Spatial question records
........
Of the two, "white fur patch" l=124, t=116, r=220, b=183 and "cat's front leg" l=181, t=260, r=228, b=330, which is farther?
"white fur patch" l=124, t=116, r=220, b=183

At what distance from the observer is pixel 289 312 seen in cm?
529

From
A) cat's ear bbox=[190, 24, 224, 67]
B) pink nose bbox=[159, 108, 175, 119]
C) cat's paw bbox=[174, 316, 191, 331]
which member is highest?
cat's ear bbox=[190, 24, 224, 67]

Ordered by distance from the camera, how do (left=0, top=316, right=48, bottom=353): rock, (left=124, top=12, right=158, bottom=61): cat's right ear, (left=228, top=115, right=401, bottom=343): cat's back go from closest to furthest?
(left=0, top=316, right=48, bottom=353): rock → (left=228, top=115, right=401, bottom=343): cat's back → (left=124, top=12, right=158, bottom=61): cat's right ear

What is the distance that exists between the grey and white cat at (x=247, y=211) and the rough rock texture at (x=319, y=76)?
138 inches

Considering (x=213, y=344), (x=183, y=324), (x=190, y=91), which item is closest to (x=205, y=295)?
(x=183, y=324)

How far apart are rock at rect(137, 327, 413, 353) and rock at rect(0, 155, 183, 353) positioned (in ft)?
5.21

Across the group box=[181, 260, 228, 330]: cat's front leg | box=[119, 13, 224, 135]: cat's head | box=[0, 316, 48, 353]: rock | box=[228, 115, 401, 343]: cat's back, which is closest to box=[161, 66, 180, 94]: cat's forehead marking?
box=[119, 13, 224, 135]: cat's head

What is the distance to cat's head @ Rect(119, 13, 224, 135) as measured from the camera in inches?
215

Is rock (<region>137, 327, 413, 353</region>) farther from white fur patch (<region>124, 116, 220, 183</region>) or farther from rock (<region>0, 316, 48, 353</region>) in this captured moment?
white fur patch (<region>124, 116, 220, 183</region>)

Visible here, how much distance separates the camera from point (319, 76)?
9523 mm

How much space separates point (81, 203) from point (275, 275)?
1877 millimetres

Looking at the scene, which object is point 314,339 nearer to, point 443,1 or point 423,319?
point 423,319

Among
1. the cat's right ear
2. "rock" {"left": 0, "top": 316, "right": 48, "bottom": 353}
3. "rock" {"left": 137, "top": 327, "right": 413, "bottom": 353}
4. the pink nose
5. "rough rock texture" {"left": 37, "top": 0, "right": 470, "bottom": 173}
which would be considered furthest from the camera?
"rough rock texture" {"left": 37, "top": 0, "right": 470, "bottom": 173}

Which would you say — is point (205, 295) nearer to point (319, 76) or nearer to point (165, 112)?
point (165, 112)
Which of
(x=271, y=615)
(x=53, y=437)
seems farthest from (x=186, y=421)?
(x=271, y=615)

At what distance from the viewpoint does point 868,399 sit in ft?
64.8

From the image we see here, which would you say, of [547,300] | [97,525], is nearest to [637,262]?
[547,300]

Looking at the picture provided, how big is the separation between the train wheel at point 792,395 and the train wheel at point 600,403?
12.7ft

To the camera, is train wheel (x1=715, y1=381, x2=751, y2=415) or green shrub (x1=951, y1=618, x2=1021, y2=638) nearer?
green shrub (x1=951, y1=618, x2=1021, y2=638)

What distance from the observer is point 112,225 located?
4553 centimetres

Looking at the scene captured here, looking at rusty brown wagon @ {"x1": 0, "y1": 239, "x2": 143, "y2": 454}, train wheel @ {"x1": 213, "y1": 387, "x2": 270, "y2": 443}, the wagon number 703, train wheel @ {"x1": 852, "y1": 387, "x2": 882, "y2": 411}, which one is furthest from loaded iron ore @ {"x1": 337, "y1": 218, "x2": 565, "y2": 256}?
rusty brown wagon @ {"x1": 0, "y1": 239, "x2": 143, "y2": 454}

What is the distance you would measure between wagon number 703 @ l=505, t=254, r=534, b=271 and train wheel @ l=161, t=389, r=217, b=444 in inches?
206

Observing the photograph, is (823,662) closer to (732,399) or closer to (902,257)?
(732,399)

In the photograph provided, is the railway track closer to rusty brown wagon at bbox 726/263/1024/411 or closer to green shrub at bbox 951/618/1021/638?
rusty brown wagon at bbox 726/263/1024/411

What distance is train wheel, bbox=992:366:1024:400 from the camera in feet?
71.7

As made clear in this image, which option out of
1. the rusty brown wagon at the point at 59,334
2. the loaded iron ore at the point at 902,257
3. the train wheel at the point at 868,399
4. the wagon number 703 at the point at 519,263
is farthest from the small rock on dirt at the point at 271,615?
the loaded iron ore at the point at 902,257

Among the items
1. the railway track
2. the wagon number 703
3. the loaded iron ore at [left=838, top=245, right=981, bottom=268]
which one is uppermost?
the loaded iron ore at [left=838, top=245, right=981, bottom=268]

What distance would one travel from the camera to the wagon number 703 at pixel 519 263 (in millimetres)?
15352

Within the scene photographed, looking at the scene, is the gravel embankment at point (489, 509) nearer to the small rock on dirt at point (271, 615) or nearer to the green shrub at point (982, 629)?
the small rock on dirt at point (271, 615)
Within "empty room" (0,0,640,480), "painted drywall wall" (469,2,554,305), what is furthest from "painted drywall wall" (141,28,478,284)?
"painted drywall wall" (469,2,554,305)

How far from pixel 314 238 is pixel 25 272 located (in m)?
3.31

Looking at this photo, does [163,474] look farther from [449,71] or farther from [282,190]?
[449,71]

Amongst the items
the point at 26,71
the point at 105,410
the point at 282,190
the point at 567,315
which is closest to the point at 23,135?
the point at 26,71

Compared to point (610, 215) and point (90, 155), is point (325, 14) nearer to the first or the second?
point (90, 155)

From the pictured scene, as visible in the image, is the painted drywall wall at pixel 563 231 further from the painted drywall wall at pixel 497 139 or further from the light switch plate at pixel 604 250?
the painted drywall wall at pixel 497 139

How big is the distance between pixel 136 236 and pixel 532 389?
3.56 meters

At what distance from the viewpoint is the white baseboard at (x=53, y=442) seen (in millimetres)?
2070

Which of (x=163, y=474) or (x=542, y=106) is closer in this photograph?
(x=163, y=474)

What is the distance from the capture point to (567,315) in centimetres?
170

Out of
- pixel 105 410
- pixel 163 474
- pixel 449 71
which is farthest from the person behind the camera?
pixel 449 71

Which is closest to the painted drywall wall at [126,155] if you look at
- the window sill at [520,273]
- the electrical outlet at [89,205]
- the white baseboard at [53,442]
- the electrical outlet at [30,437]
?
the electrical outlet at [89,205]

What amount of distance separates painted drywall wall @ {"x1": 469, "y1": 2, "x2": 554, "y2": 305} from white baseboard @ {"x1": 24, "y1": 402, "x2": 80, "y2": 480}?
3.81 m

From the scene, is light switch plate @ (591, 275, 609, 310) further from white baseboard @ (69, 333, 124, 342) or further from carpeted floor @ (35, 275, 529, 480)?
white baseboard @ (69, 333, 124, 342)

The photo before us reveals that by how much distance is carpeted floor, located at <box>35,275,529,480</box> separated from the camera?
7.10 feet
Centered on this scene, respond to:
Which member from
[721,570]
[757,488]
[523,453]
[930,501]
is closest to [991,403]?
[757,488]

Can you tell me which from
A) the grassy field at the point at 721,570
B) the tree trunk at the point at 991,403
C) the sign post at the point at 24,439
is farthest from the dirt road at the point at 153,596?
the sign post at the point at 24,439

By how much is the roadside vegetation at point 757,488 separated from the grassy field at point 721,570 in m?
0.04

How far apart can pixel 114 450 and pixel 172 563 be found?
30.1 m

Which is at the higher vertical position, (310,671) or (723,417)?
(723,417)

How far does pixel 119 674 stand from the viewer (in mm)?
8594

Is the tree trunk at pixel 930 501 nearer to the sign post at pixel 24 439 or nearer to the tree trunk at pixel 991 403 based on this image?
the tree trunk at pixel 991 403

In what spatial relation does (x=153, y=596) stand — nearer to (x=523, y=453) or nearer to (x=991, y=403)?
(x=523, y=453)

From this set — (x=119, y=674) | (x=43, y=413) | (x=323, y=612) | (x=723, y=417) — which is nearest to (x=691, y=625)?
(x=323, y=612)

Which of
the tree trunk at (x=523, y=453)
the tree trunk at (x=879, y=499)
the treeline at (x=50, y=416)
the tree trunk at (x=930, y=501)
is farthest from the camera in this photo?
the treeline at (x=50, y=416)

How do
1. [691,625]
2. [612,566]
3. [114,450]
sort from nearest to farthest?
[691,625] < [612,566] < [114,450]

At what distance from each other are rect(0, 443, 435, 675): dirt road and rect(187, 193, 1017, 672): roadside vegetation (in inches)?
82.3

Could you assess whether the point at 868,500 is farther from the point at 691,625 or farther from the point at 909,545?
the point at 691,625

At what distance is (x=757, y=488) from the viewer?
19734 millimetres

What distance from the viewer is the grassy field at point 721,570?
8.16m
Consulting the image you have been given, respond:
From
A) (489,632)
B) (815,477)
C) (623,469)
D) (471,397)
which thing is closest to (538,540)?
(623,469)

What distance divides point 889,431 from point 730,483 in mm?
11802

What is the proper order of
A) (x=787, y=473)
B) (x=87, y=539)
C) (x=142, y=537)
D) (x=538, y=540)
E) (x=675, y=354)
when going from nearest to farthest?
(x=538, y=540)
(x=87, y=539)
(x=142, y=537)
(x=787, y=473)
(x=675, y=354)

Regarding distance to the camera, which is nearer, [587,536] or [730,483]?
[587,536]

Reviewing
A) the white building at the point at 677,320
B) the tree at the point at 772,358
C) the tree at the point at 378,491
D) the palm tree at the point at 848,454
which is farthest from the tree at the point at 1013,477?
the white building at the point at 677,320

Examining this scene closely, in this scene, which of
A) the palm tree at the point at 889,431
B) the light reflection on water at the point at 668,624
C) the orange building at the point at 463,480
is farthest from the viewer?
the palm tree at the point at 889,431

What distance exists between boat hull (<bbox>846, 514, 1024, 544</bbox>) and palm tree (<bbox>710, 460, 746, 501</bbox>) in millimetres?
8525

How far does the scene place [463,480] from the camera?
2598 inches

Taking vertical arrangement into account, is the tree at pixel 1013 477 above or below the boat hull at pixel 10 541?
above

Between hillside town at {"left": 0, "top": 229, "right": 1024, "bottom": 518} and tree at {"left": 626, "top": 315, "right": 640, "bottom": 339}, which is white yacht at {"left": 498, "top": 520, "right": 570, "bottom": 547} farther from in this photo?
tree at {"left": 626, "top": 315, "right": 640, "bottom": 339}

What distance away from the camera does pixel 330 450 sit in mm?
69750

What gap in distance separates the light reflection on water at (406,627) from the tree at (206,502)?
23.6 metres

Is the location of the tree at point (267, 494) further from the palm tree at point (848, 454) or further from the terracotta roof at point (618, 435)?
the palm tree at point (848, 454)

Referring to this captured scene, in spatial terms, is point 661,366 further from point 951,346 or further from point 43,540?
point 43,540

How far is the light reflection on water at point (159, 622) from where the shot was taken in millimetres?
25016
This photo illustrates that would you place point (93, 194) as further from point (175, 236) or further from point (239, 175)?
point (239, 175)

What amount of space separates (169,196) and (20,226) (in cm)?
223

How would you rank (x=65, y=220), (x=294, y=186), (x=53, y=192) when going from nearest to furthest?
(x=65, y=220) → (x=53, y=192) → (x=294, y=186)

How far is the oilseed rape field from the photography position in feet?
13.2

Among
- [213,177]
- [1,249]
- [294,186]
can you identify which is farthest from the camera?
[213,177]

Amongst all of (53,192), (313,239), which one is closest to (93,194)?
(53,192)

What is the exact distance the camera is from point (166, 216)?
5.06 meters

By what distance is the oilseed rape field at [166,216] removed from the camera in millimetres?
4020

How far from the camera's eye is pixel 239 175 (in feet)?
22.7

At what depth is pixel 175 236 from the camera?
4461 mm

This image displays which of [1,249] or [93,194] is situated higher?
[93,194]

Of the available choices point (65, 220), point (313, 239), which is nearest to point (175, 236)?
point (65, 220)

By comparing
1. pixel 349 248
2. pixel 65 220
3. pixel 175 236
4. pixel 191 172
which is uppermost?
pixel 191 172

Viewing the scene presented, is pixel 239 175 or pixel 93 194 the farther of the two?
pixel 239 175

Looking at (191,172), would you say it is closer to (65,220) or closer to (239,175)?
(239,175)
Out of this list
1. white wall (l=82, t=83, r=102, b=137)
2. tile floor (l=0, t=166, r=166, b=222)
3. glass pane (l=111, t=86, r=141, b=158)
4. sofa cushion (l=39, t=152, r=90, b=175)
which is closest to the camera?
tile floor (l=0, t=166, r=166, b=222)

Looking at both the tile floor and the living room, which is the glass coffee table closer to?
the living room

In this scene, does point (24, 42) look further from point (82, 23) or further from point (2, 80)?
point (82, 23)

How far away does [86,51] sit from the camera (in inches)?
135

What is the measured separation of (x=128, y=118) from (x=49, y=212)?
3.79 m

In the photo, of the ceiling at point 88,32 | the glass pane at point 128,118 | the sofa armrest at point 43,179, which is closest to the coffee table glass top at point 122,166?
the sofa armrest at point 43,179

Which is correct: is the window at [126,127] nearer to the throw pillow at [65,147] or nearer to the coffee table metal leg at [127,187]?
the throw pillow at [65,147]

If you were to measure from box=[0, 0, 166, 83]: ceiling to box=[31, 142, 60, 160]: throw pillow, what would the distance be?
........
▶ [Short task]:
Copy out verbatim every line of the material from the line containing "Which is correct: is" through the last line of the material, both ends included.

▶ [The output]:
Which is correct: is the window at [126,127] nearer to the throw pillow at [65,147] or nearer to the coffee table metal leg at [127,187]?
the throw pillow at [65,147]

If you were to measure from box=[0, 0, 166, 83]: ceiling to box=[31, 142, 60, 160]: throw pillow, what would the distance be?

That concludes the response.